* TASK PROMPT
In the entries below, find the line with "Dates and Almond Granola Recipe" and the line with "Madlavning: Sådan bliver"; copy them and every line between them exactly, but not the pictures.
** Opening SOURCE INFORMATION block **
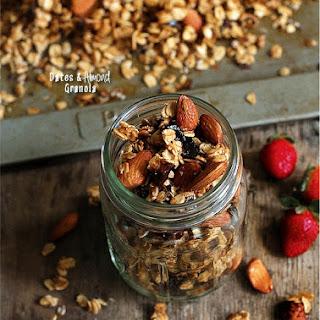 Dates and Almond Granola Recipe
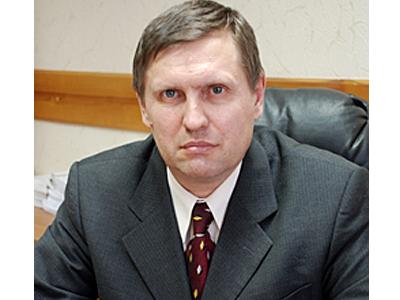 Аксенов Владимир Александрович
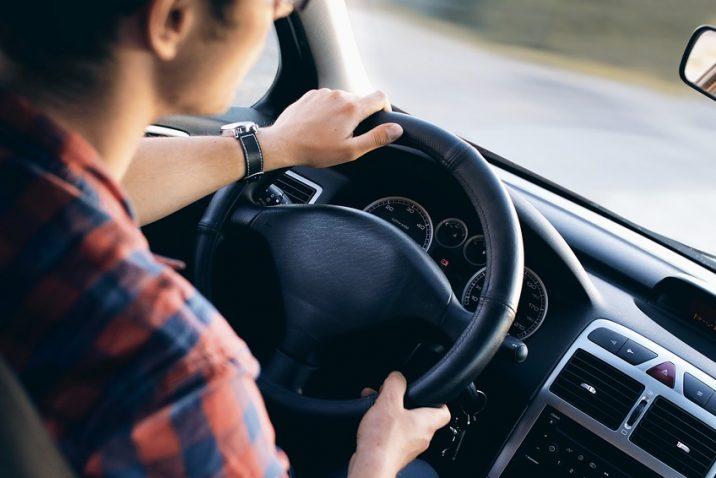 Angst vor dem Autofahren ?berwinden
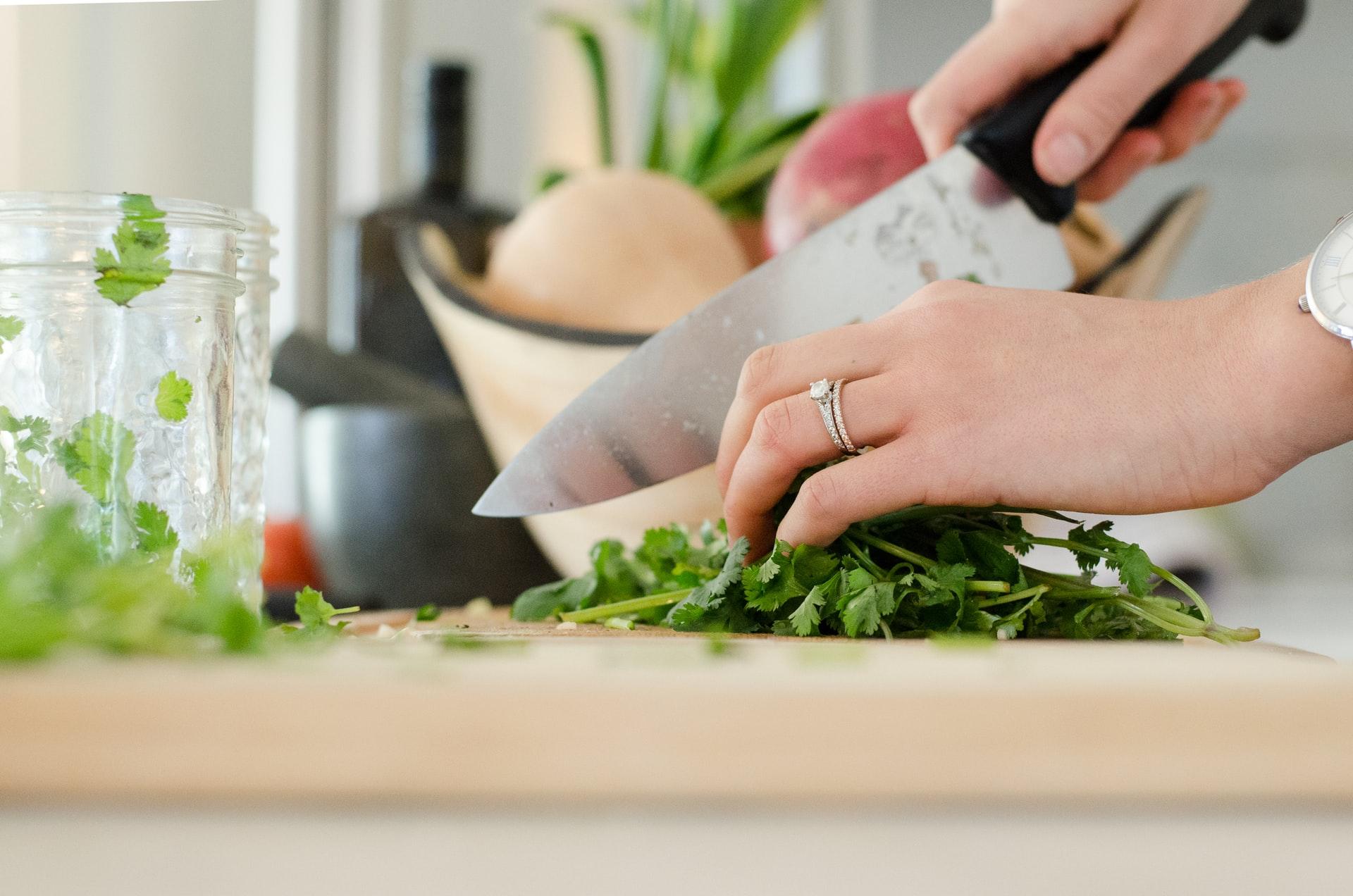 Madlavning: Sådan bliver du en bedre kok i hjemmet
** Closing SOURCE INFORMATION block **
** Opening SOURCE INFORMATION block **
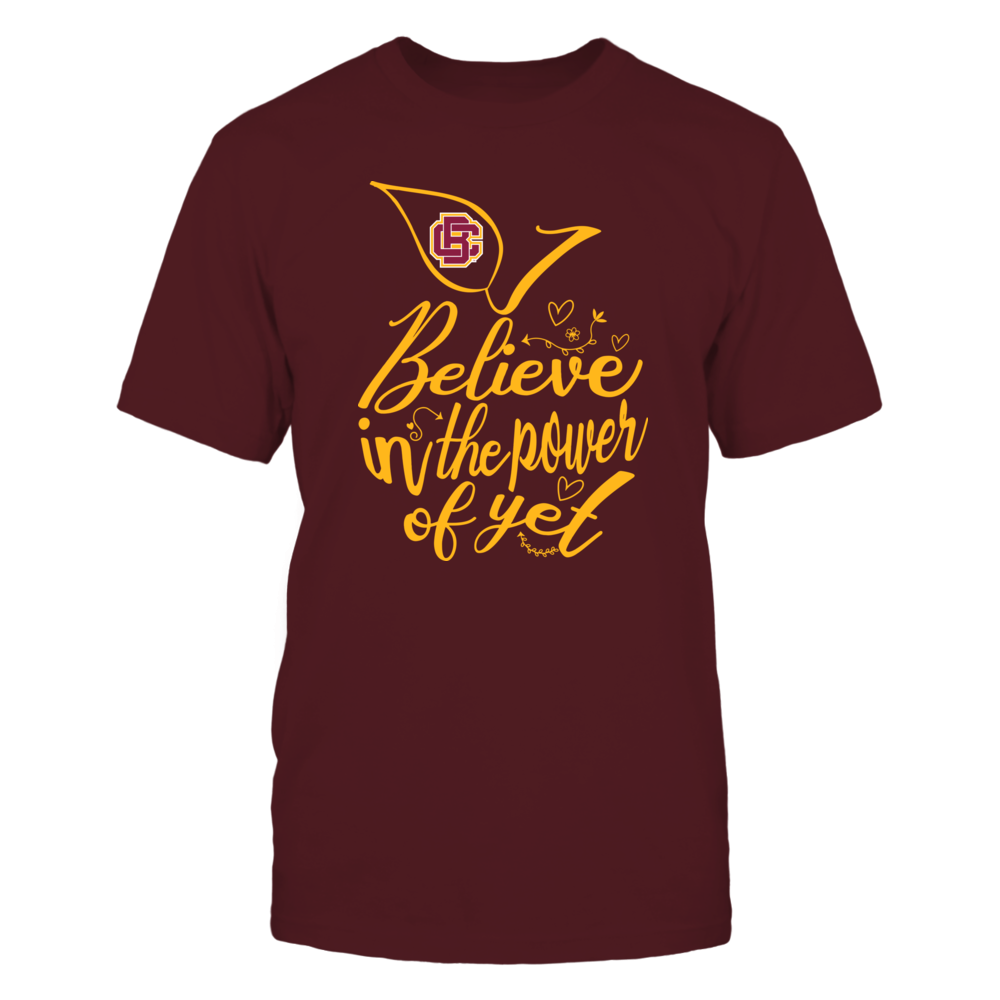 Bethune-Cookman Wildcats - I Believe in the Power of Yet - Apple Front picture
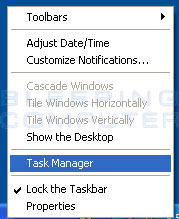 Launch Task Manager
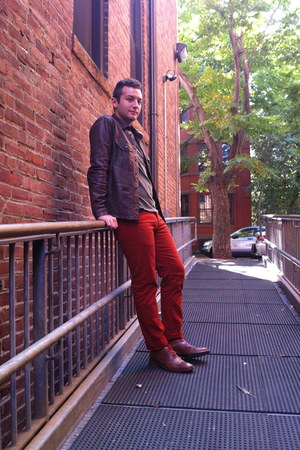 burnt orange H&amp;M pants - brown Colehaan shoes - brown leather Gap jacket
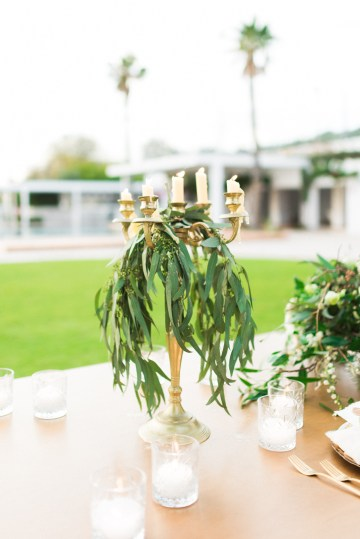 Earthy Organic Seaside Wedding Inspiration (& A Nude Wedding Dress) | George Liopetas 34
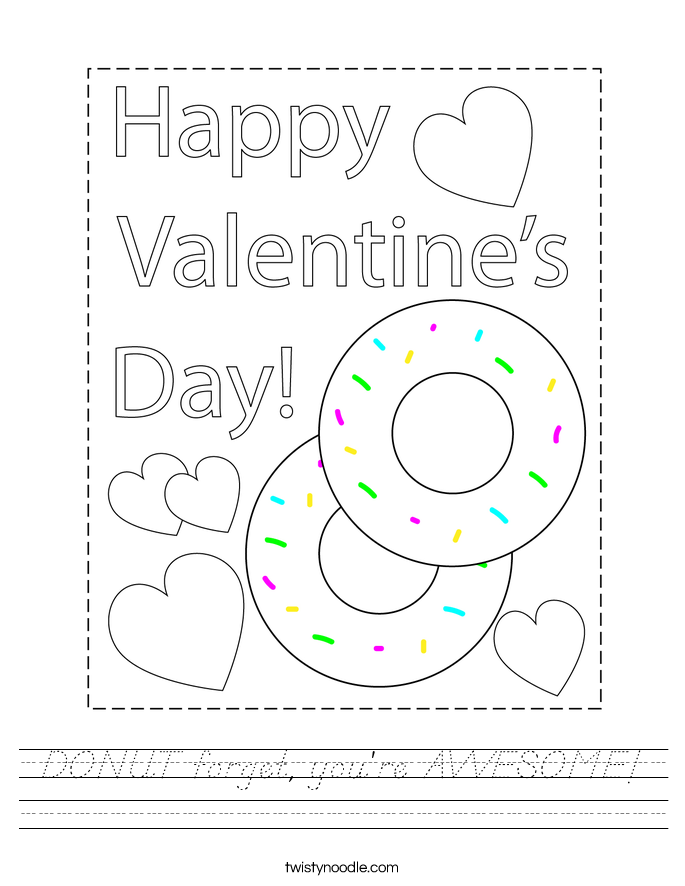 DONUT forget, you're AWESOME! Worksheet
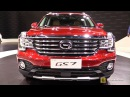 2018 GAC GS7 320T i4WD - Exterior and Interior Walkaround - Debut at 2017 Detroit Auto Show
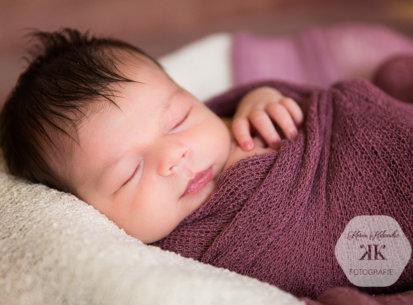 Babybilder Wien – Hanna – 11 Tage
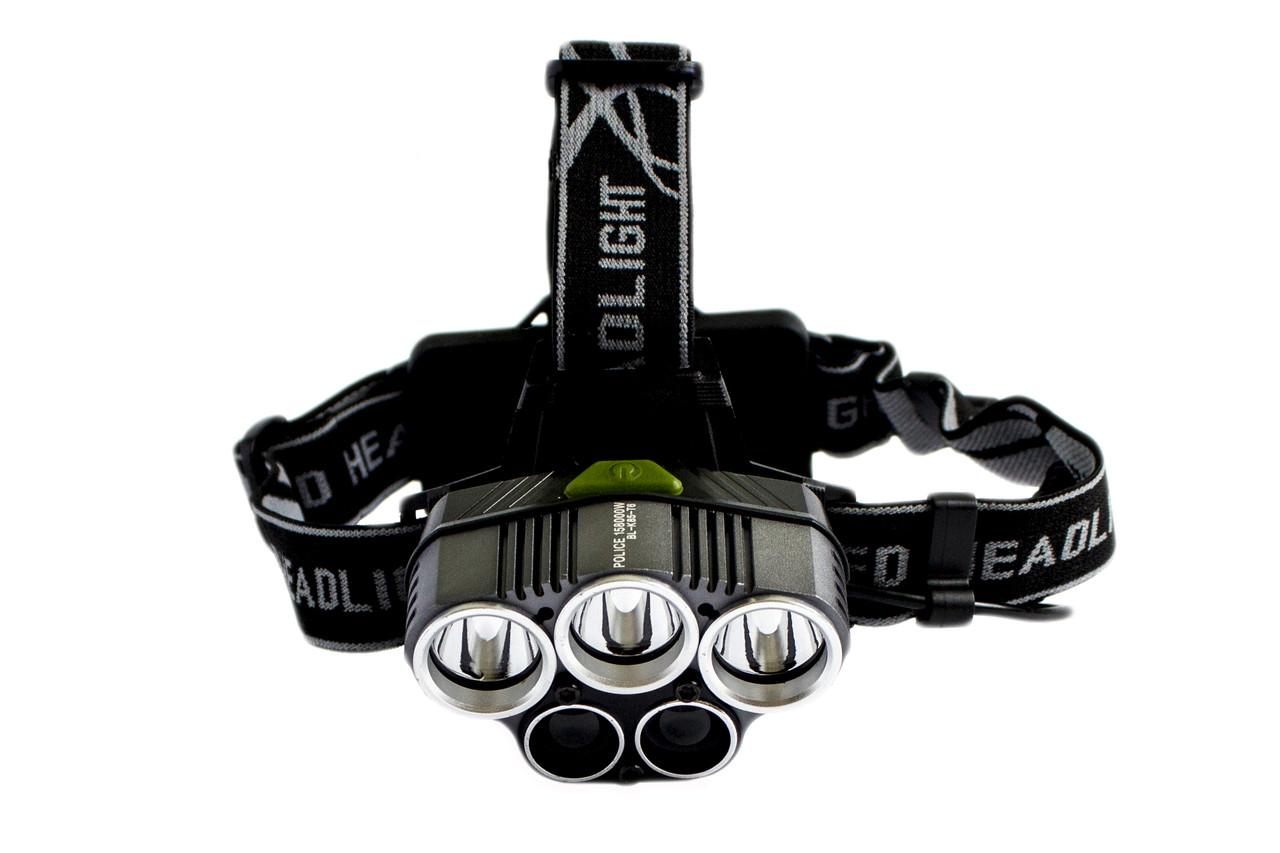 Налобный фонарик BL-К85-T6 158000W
** Closing SOURCE INFORMATION block **
* EXERCISE RESULT
 Dates and Almond Granola Recipe
 Аксенов Владимир Александрович
 Angst vor dem Autofahren ?berwinden
 Madlavning: Sådan bliver du en bedre kok i hjemmet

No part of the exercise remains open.